4. Distribute the grilled chicken and chopped bacon evenly over the Alfredo sauce so each slice will have a mix of both. If your chicken is cold, warm it briefly in a skillet with a teaspoon of olive oil to take the chill off and reheat flavors before topping.

Cheese & dairy

5. Scatter the shredded pizza mozzarella evenly across the pizza, covering the toppings. Reserve about 2 tablespoons of grated Parmesan for finishing.

6. Egg yolk finish (optional)

If using egg yolks for a richer carbonara-like finish, whisk the 2 yolks with 1 tablespoon of warm Alfredo sauce until smooth. After the pizza is partially baked (see next section), spoon small dollops of the yolk mixture on top and quickly return to the oven for the final bake so yolks gently set without scrambling. This step is optional and for an authentic creamy finish.

Seasoning & bake

7. Sprinkle the remaining grated Parmesan and Italian seasoning over the cheese, then season with salt and freshly ground black pepper. Drizzle 1 teaspoon olive oil over the top to help browning.

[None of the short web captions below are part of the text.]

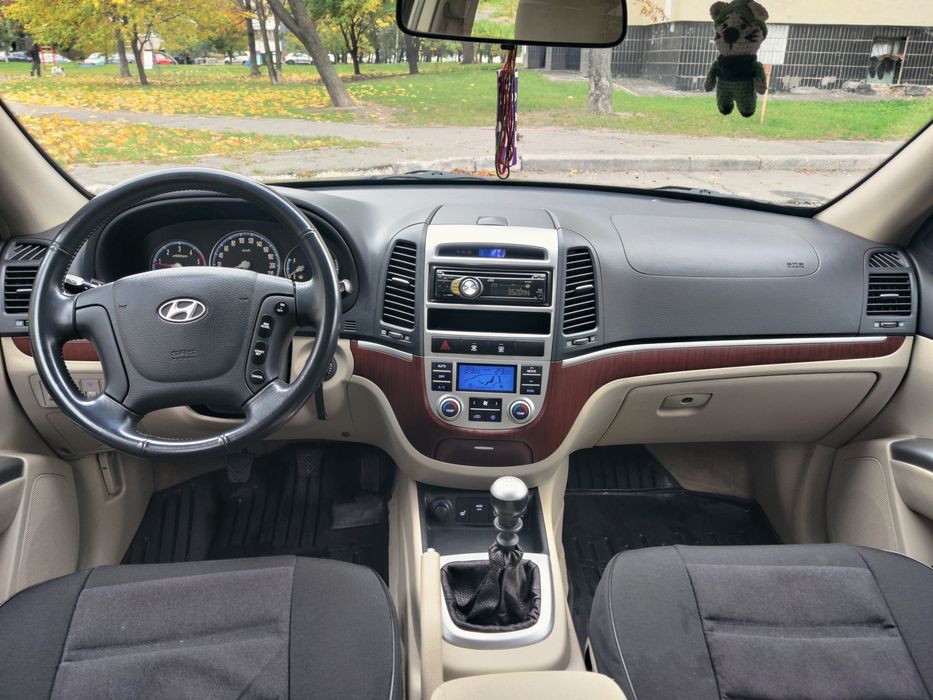 Авто для військових!!!  Hyundai Santa Fe 2.2D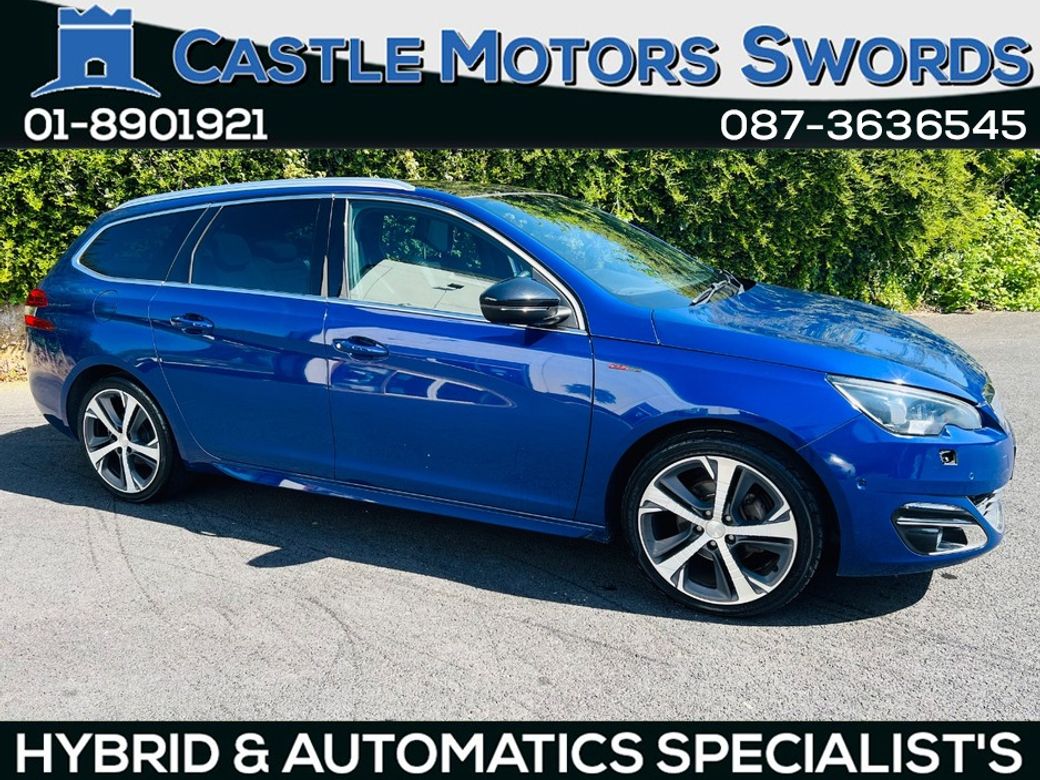 2017 Peugeot 308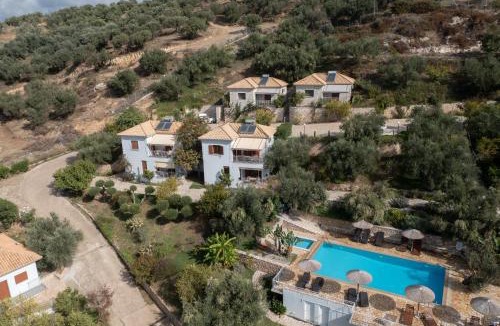 Pylos-Nestoras House | Mary's Panorama Houses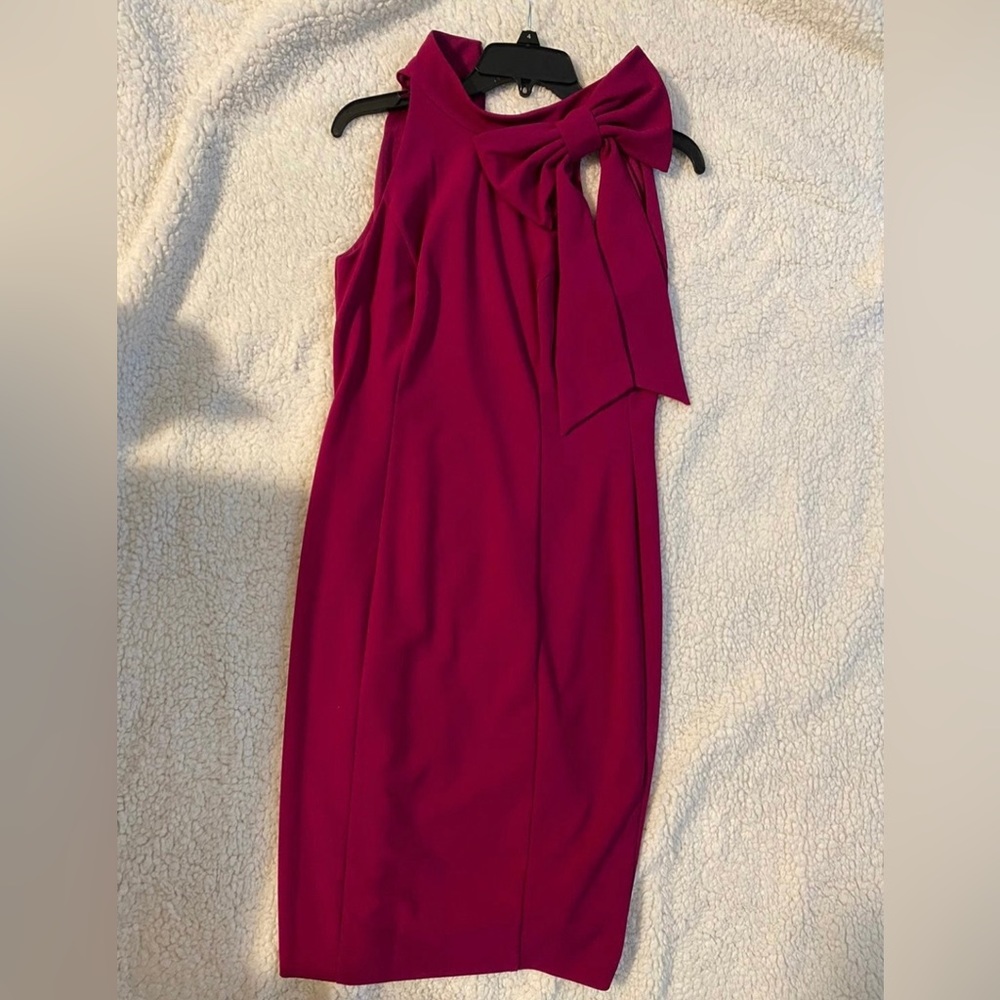 Eliza J Bow Dress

8. Slide the pizza (on the parchment) onto the preheated stone or place the baking sheet in the oven. Bake at 475°F (245°C) for 10–14 minutes, until the crust is golden and cheese is bubbly and beginning to brown. If using the optional yolk finish, bake 7–8 minutes first, add the yolk mixture in small dollops, then bake an additional 2–4 minutes until yolks are just set.

9. Remove the pizza from the oven and let rest 2–3 minutes. Sprinkle the reserved 2 tablespoons Parmesan and chopped parsley over the top. Grind additional black pepper to taste.

10. Slice into 6–8 pieces and serve hot.